■ **WRITTEN EXERCISE**: Copy out the records without any changes, starting at the line containing "Examining the photograph" and continuing through the end of the records, and omit the pictures.

■ **DATA TO USE**:

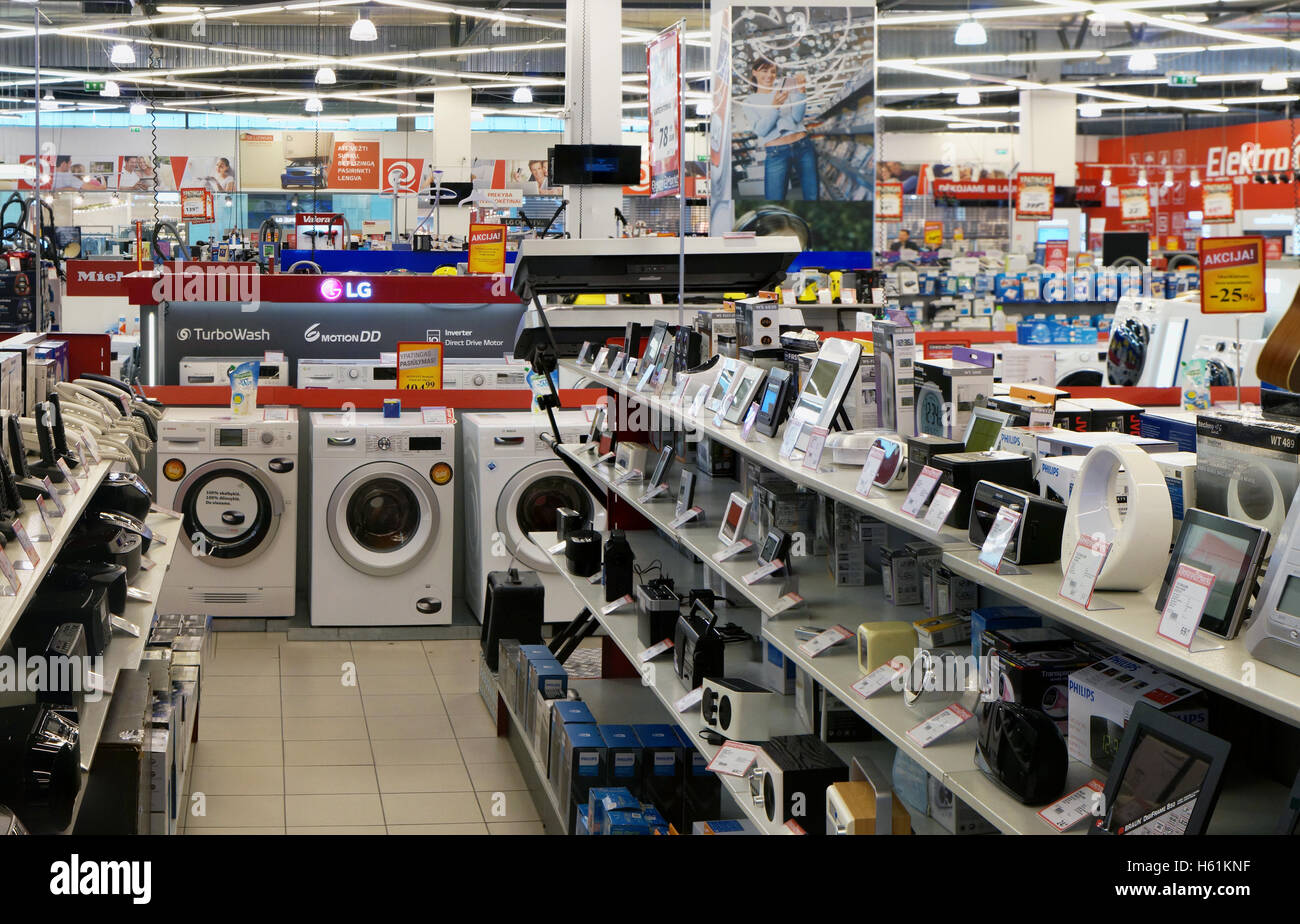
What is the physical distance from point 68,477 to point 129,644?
0.56m

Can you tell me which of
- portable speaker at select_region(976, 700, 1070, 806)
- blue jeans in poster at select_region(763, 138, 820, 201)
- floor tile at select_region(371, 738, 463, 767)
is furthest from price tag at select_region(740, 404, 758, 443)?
blue jeans in poster at select_region(763, 138, 820, 201)

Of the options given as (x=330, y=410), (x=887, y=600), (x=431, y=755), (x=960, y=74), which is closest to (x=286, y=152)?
(x=960, y=74)

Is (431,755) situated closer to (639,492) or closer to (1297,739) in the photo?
(639,492)

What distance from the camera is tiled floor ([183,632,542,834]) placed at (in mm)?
4973

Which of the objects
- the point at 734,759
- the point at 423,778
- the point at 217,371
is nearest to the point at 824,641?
the point at 734,759

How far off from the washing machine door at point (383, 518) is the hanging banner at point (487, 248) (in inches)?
88.5

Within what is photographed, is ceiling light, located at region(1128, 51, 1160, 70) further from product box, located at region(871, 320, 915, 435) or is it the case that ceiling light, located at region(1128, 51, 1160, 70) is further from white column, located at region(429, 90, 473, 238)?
product box, located at region(871, 320, 915, 435)

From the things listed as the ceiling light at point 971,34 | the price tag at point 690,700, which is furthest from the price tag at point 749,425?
the ceiling light at point 971,34

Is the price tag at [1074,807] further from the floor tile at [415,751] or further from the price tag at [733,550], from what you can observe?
the floor tile at [415,751]

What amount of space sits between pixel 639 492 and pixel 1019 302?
10049 mm

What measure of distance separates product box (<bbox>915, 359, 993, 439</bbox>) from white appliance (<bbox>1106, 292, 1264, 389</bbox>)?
5615mm

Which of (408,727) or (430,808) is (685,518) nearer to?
(430,808)

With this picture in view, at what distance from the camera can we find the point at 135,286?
335 inches

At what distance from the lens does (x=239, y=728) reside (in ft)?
19.5
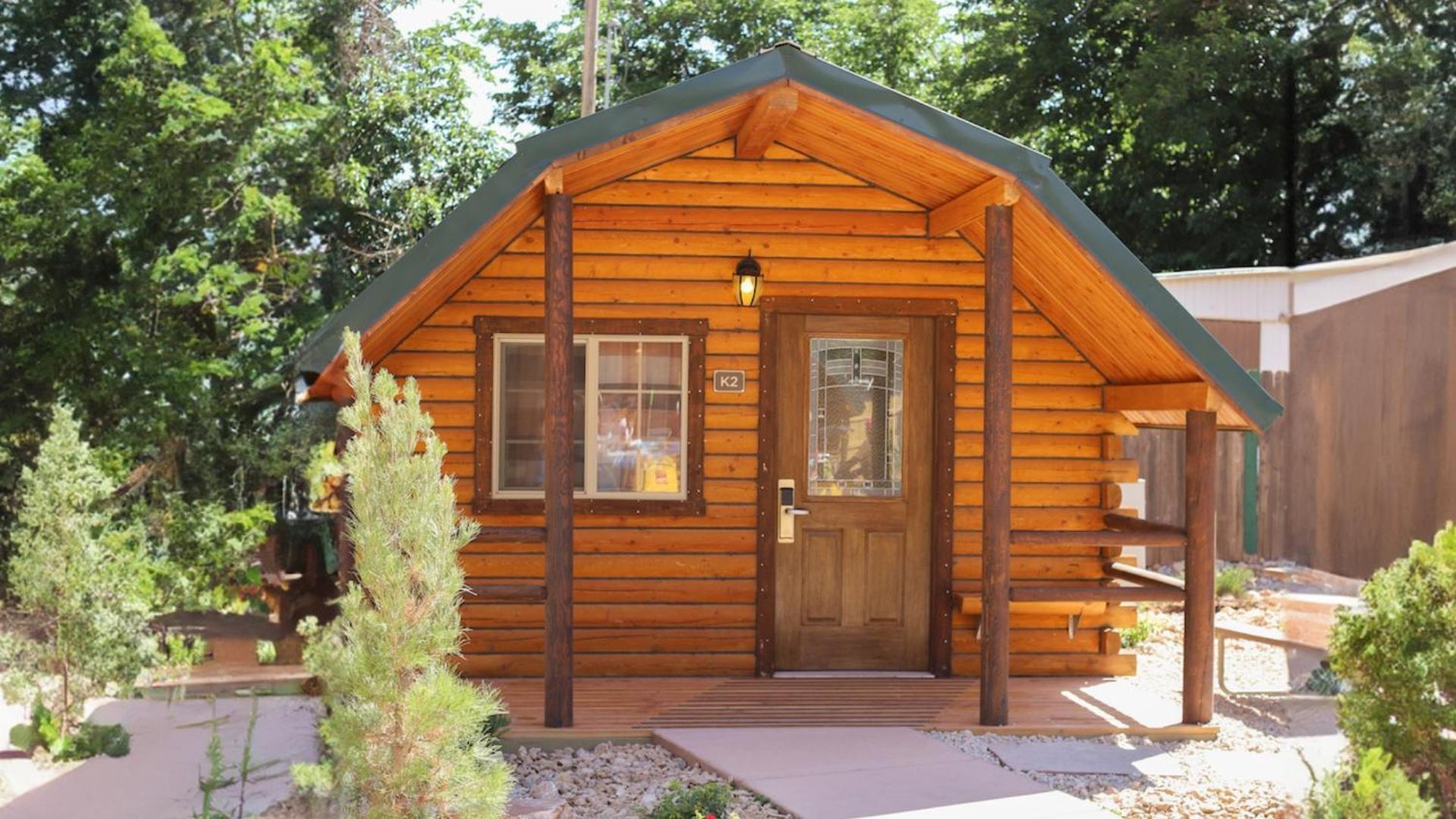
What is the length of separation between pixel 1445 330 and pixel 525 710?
9016 millimetres

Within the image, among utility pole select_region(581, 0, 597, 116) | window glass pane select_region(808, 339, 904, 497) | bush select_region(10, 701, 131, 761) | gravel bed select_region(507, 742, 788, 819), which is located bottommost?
bush select_region(10, 701, 131, 761)

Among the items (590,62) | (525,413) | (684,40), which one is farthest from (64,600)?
(684,40)

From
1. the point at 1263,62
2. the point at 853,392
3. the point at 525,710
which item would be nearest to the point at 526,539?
the point at 525,710

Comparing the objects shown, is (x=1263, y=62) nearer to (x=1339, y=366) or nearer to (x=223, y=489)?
(x=1339, y=366)

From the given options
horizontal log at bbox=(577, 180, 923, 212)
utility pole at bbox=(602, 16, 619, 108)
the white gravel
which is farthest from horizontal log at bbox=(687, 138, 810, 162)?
utility pole at bbox=(602, 16, 619, 108)

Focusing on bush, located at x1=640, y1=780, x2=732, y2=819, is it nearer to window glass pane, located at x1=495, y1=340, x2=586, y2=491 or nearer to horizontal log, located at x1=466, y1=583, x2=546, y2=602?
horizontal log, located at x1=466, y1=583, x2=546, y2=602

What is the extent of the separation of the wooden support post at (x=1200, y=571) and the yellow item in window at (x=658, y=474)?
115 inches

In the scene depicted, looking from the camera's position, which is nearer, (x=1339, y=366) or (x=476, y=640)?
(x=476, y=640)

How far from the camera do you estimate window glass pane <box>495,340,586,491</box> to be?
8.30 m

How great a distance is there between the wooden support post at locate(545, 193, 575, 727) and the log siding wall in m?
1.39

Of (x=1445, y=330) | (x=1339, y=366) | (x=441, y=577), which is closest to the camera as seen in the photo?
(x=441, y=577)

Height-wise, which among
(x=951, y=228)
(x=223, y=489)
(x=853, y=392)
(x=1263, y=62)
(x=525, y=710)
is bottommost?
(x=525, y=710)

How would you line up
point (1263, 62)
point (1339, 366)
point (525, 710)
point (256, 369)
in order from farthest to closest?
point (1263, 62) < point (256, 369) < point (1339, 366) < point (525, 710)

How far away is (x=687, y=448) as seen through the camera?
27.5ft
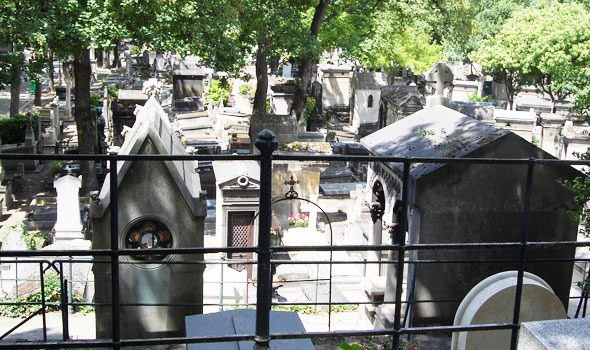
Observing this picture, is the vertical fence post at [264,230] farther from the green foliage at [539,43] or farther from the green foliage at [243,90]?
the green foliage at [243,90]

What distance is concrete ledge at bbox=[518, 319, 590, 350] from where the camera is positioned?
296 cm

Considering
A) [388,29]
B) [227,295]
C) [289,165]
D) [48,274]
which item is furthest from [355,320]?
[388,29]

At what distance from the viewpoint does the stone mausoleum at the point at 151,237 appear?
8.59m

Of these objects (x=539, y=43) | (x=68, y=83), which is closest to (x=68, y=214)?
(x=68, y=83)

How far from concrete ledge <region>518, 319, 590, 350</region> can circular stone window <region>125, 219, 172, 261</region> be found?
20.4ft

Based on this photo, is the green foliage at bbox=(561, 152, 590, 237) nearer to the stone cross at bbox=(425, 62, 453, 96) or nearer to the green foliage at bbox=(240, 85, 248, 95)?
the stone cross at bbox=(425, 62, 453, 96)

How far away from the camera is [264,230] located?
3.24m

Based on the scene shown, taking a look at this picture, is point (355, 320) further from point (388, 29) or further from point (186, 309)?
point (388, 29)

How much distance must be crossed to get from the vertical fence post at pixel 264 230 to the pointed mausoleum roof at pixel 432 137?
17.2 feet

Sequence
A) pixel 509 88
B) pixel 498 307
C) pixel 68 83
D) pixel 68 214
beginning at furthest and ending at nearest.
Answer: pixel 509 88 → pixel 68 83 → pixel 68 214 → pixel 498 307

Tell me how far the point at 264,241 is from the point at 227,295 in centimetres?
808

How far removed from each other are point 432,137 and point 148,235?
4055 mm

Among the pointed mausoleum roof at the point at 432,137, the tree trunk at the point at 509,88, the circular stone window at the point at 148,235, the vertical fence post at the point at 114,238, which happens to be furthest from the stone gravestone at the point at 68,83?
the vertical fence post at the point at 114,238

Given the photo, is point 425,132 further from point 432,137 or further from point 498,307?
point 498,307
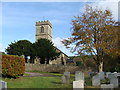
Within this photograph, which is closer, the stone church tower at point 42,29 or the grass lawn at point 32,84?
the grass lawn at point 32,84

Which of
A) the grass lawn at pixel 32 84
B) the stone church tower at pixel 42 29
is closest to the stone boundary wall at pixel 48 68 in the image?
the grass lawn at pixel 32 84

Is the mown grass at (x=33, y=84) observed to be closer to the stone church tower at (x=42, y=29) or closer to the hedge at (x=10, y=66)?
the hedge at (x=10, y=66)

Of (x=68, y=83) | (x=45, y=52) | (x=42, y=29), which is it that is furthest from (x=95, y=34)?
(x=42, y=29)

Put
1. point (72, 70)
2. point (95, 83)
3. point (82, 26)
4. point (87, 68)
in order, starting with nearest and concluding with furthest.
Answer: point (95, 83)
point (82, 26)
point (87, 68)
point (72, 70)

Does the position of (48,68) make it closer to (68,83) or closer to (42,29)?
(68,83)

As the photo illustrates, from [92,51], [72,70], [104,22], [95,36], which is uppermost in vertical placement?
[104,22]

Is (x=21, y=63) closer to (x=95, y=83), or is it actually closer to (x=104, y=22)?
(x=95, y=83)

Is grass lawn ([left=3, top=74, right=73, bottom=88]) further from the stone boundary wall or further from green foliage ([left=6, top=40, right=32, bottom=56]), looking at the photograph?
green foliage ([left=6, top=40, right=32, bottom=56])

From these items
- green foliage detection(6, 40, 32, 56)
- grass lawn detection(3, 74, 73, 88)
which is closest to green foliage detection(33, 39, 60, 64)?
green foliage detection(6, 40, 32, 56)

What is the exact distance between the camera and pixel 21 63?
16.5 metres

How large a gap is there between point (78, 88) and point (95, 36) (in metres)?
13.5

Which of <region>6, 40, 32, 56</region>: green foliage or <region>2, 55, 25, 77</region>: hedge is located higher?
<region>6, 40, 32, 56</region>: green foliage

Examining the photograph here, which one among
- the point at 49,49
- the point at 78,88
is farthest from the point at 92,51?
the point at 49,49

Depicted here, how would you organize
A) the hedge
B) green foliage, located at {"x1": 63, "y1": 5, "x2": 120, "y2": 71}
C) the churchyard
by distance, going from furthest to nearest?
green foliage, located at {"x1": 63, "y1": 5, "x2": 120, "y2": 71}, the hedge, the churchyard
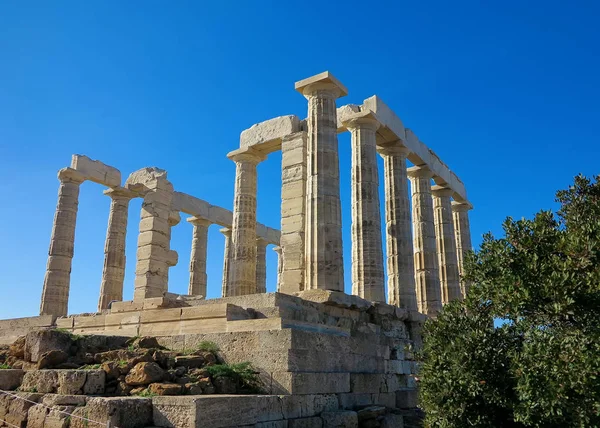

■ **WRITTEN ANSWER**:
Examining the photograph here, which one among
- the point at 49,49
- the point at 78,88
is farthest from the point at 92,51?
the point at 49,49

Depicted here, how would you organize
A) the hedge
B) green foliage, located at {"x1": 63, "y1": 5, "x2": 120, "y2": 71}
C) the churchyard
by distance, going from furthest to nearest?
green foliage, located at {"x1": 63, "y1": 5, "x2": 120, "y2": 71}, the hedge, the churchyard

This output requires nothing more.